Take a part of society that is usually frowned upon. And when I mean frowned upon, I mean it’s a FELONY in the United States. Like, oh, I don’t know, murder or child sex-abuse. These are pretty serious issues, right? Well, Mr. Marquez is really taking a casual approach to being a pedophile in his latest novel, published several years ago. While I usually love his work, this one left me feeling a little lost and scratching around for the moral of the story.

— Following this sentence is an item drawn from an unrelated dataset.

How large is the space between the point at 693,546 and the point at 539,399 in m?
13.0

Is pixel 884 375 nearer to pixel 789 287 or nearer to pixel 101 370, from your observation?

If you click on the book and read all about it on Goodreads, I’m sure you’ll see what I mean. A 90 year-old man can’t decide what else to give himself on his birthday except an adolescent virgin. Apparently a movie in town or quiet night at home just didn’t tickle his fancy. But instead of sleeping with her he quickly falls madly in love with her while she snores away in the bed beside him at the local brothel. What follows is a fairly short, but still head-tilting, narrative of what an old man does with his time after falling madly in love with a child.
Aside from the obvious “holy-crap-he’s-a-creepy-old-man,” this was not one of my favorite books by Marquez, writer of books such as Love in the Time of Cholera and Chronicle of a Death Foretold. His characters bothered me, which usually isn’t the case, and the story line was awkward and bumpy.
However, I shouldn’t say that no one should read this. If you appreciate his other works, or just have a place in your heart for Latin-American fiction, you shouldn’t detest it so much. Plus, the length means you can get through it in one sitting rather than pop a vein over a week.
Marquez is still one of my favorite writers. It’s sad to hear that he’s currently battling some medical issues, and I hope that this won’t be his final book. If so, I hope that future readers will turn to his earlier works first and love them for what they are.